Upon graduation, she moved to New York to train in Dermatology at New York University (NYU) School of Medicine in the Ronald O. Perelman Department of Dermatology, where she was a chief resident and the recipient of the Morris Leider award for excellence in patient care. She continues to teach Dermatology at NYU where she is an Assistant Professor of Clinical Dermatology.  She joined her parents at Baxt Cosmedical in 2000 in Paramus, New Jersey.  Dr. Baxt is on staff at The Valley Hospital in Ridgewood NJ, as well as Bellevue Hospital in NY.  She also volunteers at Bergen Volunteer Medical Initiative in Hackensack in the Dermatology clinic. 

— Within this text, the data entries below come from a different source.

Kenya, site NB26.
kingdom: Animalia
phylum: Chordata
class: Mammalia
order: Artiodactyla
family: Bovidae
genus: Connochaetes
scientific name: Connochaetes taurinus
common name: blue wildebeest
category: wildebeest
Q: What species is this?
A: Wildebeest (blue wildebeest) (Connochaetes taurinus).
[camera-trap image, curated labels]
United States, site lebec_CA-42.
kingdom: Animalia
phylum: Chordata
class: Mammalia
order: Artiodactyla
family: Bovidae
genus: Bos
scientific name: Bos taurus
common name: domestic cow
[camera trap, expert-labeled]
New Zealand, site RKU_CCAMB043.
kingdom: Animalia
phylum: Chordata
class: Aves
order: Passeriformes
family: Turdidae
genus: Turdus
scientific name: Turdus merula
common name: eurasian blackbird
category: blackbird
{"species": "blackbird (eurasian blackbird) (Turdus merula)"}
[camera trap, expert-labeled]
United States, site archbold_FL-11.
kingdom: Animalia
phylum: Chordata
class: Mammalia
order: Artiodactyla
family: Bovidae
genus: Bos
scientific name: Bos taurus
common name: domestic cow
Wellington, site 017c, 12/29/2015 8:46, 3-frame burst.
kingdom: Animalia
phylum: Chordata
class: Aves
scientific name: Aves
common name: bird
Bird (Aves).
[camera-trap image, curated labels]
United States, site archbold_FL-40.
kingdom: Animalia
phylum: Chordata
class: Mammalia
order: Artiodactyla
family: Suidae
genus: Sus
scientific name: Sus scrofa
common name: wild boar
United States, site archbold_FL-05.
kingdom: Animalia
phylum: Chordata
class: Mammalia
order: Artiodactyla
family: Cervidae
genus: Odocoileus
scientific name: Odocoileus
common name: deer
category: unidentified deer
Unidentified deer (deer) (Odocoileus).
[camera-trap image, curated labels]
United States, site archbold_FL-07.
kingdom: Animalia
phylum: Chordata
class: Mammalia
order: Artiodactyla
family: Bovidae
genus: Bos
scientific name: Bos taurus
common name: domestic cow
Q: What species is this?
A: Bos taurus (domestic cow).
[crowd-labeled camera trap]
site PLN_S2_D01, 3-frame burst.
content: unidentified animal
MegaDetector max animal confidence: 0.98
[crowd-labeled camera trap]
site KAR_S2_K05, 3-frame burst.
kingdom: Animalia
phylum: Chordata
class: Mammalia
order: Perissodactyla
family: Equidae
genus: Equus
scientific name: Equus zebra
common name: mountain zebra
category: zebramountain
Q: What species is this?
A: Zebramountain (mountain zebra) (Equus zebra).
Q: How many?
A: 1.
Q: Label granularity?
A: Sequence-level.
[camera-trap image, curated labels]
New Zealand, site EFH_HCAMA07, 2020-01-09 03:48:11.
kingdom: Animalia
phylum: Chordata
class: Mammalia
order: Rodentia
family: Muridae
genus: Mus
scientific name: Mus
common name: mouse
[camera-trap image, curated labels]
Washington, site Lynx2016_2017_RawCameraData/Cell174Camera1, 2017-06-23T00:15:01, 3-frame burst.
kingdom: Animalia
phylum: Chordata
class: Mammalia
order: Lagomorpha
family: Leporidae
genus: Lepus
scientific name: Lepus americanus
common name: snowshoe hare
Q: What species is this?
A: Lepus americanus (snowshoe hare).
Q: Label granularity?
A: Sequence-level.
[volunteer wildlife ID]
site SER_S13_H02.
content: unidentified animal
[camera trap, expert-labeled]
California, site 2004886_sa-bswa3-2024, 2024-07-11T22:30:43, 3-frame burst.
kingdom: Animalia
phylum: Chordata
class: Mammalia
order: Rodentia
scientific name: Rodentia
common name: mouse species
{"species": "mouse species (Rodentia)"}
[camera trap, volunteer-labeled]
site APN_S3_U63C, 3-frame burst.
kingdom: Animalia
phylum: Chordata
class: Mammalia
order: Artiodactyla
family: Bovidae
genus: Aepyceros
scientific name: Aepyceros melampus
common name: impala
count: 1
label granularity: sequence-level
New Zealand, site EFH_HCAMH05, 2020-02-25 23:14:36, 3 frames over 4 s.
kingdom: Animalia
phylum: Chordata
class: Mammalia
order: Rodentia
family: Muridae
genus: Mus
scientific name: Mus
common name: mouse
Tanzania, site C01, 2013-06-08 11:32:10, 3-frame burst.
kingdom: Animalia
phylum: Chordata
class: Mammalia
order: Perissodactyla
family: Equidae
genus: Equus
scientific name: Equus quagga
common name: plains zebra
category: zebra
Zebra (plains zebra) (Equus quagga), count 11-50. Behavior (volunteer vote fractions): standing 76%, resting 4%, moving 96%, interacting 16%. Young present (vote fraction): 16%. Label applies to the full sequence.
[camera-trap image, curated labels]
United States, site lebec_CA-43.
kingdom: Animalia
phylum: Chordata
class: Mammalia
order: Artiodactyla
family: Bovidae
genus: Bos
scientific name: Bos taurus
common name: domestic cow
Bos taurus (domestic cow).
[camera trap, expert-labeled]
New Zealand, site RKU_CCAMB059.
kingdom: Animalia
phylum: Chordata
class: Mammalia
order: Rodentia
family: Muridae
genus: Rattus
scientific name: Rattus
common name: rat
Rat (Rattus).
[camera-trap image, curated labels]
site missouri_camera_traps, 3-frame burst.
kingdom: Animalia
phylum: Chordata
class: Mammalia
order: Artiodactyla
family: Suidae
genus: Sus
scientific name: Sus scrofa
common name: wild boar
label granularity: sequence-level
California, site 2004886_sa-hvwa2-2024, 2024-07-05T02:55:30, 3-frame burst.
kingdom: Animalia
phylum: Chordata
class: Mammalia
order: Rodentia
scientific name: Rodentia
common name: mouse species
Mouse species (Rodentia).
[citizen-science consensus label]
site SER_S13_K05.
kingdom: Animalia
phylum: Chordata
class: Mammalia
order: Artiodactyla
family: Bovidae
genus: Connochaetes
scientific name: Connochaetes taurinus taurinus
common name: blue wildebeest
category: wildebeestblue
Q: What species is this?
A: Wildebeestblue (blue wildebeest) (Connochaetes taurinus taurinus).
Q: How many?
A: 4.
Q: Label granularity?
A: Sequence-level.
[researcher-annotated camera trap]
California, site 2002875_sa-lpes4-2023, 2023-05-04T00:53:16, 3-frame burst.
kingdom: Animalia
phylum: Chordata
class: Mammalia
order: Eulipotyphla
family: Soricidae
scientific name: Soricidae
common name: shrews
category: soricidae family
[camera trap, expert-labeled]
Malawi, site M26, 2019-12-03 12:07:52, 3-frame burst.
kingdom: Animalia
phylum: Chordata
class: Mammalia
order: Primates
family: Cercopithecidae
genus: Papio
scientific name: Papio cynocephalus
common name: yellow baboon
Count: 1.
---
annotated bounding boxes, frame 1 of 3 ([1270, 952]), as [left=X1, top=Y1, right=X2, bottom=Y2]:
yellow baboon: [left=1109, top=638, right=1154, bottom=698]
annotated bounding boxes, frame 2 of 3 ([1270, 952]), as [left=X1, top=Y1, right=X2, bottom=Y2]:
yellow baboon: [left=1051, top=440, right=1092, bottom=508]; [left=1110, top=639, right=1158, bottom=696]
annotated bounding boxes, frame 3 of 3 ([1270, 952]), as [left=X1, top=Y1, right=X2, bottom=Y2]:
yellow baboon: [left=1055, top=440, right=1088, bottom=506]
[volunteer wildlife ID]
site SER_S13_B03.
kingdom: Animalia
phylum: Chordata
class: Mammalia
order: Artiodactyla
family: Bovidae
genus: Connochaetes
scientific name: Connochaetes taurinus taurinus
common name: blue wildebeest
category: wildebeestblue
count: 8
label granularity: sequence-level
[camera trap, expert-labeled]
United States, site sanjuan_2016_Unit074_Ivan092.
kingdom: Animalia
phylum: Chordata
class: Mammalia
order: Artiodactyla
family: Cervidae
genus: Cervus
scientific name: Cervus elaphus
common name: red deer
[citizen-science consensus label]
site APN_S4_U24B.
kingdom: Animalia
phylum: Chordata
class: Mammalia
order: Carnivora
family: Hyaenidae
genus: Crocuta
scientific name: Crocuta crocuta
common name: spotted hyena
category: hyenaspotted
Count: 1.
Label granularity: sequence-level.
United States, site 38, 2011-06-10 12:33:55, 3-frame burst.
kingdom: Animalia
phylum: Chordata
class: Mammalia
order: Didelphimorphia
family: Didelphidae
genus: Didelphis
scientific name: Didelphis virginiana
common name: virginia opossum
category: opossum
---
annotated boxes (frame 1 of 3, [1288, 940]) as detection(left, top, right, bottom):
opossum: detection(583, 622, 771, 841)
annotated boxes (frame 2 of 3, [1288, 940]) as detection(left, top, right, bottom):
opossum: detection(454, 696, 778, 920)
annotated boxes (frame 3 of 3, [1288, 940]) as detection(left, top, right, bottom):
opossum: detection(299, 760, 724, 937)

Dr. Rebecca Baxt maintains many society affiliations. She is a fellow of the American Academy of Dermatology, a member of the American Society for Dermatologic Surgery, New Jersey State Medical Society, Bergen County Medical Society, and the Dermatological Society of Greater New York, as well as the American Medical Association.  She is a member of the Skin Cancer Foundation, and always volunteers free skin cancer screenings yearly.

Dr. Rebecca Baxt treats both adults and children, and specializes in cosmetic consultations and procedures.  She also has a particular interest in acne and rosacea.  She performs Botox injections, Chemical peels, Intense Pulsed Light Photorejuvenation/Photofacial procedures, Isolaz Acne Treatments, Laser Hair Removal, Facial Filler injectables (Juvederm, Restylane, Perlane, Sculptra, etc.), Leg Vein injections, Smoothbeam Laser, Photodynamic Therapy, Vbeam Laser and Fraxel Laser resurfacing.  She treats all skin conditions and she performs Skin Cancer screenings and treatments.  Dr. Baxt currently resides in New Jersey with her husband and three children.